¡Fuimos al Buin Zoo!

Toda una aventura, un lindo día de excursión, de entretención, donde pudimos ver a los animales ambientados armónicamente en sus hábitats, para que cada visitante se transporte, aunque sea por unos minutos, a la vida natural y salvaje.

Lo disfrutamos al máximo. Salimos muy temprano de Santiago. Nos subimos al bus que nos llevaría a nuestro destino, a ese lugar mágico donde nos encontraríamos con los animales y su entorno.

Recorrimos cada lugar casi sin descansar, porque estábamos ansiosos de no perdernos ningún espacio. Nos reímos, nos asombramos, sacamos fotos, grabamos videos e incluso algunos tomaron notas, queríamos registrar cada momento, cada animal, para volver a verlo cuando estuviéramos en nuestras casas y compartir estas vivencias con nuestros seres queridos.

Los animales nos sorprendían en cada momento, nos gusta pensar que ellos querían ser descubiertos, que estaban jugando con nosotros y por eso se camuflaban o mimetizaban con el entorno. Era mágico, caminábamos tratando de buscar en cada lugar un animalito y, de repente, ahí estaba: Un lindo panda rojo durmiendo arriba del árbol, sobre nuestras cabezas. Estábamos felices de verlo, era dulce, parecía un juguete de peluche, todos(as) estábamos emocionados.

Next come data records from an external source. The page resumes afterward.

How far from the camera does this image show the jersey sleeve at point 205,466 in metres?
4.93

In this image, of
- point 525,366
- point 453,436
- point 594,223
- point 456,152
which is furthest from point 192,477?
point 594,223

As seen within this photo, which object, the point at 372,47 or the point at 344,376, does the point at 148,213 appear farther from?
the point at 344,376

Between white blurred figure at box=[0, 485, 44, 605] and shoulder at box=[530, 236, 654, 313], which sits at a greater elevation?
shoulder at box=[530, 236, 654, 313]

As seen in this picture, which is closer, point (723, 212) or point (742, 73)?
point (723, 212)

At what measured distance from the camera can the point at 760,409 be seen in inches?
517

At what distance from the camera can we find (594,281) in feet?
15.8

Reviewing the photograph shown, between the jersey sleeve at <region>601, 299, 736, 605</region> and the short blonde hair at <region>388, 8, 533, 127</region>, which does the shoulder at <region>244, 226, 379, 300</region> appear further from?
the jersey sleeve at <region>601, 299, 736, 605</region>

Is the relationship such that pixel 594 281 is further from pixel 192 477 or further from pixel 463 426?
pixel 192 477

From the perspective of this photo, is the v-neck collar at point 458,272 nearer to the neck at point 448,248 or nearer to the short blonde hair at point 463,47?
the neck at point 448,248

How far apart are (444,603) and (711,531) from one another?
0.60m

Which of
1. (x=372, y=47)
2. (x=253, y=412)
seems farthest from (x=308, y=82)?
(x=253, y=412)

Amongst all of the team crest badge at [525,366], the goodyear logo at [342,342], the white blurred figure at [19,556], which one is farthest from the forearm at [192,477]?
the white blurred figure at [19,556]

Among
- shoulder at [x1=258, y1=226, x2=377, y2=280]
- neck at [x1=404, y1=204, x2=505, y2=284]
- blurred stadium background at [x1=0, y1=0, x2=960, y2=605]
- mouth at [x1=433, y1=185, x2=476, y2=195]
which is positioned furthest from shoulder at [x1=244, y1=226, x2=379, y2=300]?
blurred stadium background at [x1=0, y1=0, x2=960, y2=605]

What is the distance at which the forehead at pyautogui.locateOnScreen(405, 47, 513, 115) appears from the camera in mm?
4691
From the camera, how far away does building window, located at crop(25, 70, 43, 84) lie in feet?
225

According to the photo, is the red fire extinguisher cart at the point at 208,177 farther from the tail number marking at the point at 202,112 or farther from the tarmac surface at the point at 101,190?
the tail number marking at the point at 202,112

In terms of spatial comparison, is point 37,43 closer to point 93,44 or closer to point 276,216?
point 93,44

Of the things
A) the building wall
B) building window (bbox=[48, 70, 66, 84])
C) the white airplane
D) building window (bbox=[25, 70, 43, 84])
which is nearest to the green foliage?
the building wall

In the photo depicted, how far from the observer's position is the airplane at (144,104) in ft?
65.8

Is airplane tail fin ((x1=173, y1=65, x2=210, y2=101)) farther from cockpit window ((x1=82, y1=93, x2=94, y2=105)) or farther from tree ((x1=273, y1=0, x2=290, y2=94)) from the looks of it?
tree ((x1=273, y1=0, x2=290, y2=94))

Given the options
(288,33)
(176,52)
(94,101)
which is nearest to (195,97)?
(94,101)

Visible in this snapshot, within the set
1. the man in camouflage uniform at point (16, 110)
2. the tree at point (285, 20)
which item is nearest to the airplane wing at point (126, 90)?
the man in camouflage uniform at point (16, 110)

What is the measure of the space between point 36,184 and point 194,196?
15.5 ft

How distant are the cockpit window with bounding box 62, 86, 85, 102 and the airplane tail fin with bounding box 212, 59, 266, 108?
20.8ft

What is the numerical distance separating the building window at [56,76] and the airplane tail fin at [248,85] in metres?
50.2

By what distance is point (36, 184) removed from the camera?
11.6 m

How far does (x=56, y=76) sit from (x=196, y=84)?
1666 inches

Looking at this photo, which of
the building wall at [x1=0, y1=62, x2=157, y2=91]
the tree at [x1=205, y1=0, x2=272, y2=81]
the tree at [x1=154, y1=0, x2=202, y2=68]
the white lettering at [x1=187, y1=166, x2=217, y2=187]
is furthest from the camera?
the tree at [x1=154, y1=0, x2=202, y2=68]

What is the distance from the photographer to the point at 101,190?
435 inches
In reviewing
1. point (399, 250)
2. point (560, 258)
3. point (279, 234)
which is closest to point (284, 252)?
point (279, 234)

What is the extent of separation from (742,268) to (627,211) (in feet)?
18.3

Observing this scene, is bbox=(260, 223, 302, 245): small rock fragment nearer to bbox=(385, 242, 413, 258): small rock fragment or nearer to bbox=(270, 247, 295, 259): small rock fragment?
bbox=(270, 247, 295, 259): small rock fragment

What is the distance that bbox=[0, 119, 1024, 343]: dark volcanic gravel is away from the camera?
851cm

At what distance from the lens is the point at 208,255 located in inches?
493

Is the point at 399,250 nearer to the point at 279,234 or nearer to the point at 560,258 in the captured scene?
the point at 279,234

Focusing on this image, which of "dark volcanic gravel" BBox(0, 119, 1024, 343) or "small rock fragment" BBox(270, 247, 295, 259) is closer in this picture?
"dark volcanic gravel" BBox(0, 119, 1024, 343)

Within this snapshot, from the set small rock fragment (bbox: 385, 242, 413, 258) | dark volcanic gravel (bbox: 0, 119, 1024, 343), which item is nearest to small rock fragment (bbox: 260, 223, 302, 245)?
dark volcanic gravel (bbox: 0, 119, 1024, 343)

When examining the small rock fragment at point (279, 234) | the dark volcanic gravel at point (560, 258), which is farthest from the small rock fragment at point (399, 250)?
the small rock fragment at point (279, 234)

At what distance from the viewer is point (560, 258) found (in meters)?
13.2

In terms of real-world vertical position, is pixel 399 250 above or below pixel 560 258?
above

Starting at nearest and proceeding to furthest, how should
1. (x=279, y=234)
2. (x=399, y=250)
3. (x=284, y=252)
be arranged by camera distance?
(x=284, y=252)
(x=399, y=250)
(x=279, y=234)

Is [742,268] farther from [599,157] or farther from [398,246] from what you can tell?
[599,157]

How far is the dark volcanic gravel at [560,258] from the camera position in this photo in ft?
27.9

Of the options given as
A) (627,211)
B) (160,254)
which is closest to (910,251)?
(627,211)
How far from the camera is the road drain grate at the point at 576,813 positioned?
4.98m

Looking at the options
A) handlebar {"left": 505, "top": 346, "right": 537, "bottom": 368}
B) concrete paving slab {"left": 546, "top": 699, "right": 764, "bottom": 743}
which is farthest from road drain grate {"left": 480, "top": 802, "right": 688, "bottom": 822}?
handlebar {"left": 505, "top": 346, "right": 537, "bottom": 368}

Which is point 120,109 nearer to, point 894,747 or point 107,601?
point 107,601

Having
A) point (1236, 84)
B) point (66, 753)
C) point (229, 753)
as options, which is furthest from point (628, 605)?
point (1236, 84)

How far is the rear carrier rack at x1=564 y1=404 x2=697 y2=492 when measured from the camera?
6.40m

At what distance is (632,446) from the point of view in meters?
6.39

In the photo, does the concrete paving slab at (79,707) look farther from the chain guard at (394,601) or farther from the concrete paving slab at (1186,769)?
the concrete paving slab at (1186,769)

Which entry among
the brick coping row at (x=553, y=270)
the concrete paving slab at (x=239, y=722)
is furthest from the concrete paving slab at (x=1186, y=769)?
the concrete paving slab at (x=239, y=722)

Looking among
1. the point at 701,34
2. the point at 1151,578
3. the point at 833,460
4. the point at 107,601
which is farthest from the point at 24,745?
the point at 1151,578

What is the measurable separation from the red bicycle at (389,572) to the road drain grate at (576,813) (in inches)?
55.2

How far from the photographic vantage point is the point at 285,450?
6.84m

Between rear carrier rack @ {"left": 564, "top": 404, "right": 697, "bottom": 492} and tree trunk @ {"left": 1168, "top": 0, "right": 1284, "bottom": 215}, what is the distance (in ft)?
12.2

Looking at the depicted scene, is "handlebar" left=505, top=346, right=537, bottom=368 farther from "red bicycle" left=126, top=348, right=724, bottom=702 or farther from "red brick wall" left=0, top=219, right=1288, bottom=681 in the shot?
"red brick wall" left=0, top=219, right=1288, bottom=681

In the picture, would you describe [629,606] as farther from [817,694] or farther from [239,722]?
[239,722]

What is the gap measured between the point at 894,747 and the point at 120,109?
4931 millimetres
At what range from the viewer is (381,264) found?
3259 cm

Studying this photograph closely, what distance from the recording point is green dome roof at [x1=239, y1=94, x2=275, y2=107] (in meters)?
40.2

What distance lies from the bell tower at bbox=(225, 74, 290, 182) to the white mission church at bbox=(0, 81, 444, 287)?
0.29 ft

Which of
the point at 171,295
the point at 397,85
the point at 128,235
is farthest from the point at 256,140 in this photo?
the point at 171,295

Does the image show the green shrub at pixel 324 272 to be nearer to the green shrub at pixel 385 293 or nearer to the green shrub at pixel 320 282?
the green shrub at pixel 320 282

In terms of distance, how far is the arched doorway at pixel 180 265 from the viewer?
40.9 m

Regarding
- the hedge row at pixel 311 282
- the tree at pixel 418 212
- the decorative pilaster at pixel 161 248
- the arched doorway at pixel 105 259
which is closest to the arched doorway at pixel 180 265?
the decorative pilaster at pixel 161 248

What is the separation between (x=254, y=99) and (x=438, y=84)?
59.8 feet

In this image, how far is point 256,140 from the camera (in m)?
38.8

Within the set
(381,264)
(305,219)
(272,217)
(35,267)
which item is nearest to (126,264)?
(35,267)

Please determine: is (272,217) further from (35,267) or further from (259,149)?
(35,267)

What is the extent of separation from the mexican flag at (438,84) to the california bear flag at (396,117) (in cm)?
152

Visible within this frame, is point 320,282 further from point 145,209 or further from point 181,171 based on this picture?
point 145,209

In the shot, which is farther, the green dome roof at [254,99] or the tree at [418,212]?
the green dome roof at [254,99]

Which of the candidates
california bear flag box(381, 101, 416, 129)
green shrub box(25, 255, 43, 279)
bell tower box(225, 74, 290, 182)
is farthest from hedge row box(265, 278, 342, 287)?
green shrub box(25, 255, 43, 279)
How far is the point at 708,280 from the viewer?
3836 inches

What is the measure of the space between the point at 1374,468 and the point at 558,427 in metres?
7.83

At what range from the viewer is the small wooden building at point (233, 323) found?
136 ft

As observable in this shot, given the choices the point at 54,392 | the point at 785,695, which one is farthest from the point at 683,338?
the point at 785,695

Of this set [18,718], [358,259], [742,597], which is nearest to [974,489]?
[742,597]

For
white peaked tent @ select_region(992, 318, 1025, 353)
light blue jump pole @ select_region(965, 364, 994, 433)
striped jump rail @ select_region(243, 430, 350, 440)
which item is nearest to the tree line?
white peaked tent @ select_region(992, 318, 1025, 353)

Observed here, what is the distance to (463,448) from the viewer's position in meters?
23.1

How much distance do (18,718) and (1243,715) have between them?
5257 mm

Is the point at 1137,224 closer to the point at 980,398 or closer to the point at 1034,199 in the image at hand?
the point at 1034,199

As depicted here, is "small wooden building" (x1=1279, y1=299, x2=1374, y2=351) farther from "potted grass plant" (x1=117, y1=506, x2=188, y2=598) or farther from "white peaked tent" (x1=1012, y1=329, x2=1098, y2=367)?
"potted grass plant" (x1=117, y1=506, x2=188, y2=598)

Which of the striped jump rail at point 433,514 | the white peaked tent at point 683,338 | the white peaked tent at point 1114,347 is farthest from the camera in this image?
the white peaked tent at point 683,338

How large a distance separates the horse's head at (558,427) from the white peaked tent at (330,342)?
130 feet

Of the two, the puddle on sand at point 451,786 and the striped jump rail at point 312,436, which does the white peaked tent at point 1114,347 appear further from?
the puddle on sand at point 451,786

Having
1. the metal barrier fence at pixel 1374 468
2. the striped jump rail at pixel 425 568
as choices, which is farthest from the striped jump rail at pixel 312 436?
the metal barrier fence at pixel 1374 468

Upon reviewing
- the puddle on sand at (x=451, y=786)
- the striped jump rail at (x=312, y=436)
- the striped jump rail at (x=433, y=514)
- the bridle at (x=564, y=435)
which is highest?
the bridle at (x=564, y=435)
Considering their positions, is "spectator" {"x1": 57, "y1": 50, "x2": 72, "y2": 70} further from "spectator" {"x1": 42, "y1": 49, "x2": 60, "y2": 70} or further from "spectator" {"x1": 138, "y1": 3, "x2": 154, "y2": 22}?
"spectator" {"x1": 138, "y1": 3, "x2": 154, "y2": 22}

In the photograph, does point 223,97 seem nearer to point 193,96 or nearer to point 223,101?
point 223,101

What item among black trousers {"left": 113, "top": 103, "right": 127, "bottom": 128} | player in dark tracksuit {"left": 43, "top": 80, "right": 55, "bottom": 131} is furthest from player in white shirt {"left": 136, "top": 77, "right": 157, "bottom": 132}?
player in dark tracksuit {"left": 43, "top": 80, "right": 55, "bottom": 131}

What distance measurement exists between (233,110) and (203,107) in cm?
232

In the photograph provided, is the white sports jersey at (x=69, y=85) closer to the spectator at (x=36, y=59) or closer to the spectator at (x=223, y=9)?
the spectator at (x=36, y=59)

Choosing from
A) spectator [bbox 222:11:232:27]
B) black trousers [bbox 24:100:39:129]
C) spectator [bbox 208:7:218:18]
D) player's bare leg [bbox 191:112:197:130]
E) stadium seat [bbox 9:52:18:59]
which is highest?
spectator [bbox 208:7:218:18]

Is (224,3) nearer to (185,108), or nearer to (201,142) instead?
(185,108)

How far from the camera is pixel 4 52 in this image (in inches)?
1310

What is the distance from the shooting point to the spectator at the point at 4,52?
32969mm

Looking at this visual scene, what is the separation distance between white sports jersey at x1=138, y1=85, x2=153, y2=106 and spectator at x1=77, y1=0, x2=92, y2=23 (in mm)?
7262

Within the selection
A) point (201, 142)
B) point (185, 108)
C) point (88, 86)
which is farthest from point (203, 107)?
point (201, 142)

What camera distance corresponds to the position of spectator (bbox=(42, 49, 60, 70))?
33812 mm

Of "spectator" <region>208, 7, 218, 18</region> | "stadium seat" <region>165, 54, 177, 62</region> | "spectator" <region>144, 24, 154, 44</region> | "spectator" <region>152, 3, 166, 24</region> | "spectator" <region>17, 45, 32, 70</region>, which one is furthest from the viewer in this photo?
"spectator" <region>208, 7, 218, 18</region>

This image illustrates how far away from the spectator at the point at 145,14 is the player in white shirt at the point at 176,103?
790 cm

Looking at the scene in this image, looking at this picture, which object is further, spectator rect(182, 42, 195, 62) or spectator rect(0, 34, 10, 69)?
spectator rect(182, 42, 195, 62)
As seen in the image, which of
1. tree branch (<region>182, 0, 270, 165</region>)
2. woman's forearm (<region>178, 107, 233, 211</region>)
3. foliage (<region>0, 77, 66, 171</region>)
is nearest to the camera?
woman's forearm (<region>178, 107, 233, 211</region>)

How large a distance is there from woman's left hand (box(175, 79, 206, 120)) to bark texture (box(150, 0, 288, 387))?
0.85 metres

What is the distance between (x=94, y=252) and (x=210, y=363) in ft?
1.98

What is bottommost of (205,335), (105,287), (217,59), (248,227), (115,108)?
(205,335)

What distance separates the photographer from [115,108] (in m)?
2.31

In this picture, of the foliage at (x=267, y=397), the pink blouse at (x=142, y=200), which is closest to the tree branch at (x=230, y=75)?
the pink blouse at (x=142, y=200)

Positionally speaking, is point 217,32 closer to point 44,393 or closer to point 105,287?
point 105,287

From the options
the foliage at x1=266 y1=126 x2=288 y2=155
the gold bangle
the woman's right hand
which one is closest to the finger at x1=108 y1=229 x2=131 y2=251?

Llevábamos casi 3 horas y media en el lugar, hacía calor y por seguridad sanitaria del COVID19, teníamos que estar con mascarillas. Aun así no queríamos irnos ¡se había pasado tan rápido el tiempo! Teníamos que hacer un último alto para poder descansar, comer algo e hidratarnos. Estaba llegando el momento de volver a Santiago, con nuestras familias y contarles lo bien que lo habíamos pasado.

Subimos al bus, cansados, pero felices. La mayoría se quedó dormido en el viaje, con el corazón lleno de alegría y con amor por los animales, por la naturaleza y por la vida. Qué bien nos hizo salir a disfrutar este lindo lugar, sobre todo después de tanto tiempo encerrados por la pandemia.

Llegamos al colegio de vuelta, nuestras familias nos esperaban, ansiosos por saber cómo lo habíamos pasado. Todos hablaban al mismo tiempo, estábamos llenos de ideas, pensamientos, sentimientos, que brotaban fácilmente y que queríamos nuestras familias las escucharan. De recuerdo hicimos una última foto a la bajada del bus.

QUÉ LINDO DÍA, QUE LA VIDA Y EL UNIVERSO NOS SIGAN DANDO LA OPORTUNIDAD DISFRUTAR LA NATURALEZA Y ESTAR JUNTOS.

Gracias a todos los que hicieron posible este lindo día: los que lo organizaron, los profesores que nos acompañaron, los tutores de viaje (Lionel Gil y Katherine Letcher), al conductor del bus que nos dio comodidad y seguridad en el viaje, a los apoderados(as) que confiaron en enviar a sus hijos(as), a cada uno(a) que aportó con su trabajo y espíritu para que todos resultara como se planificó y sobre todo a los niños(as) que con sus espíritus hicieron el día mágico.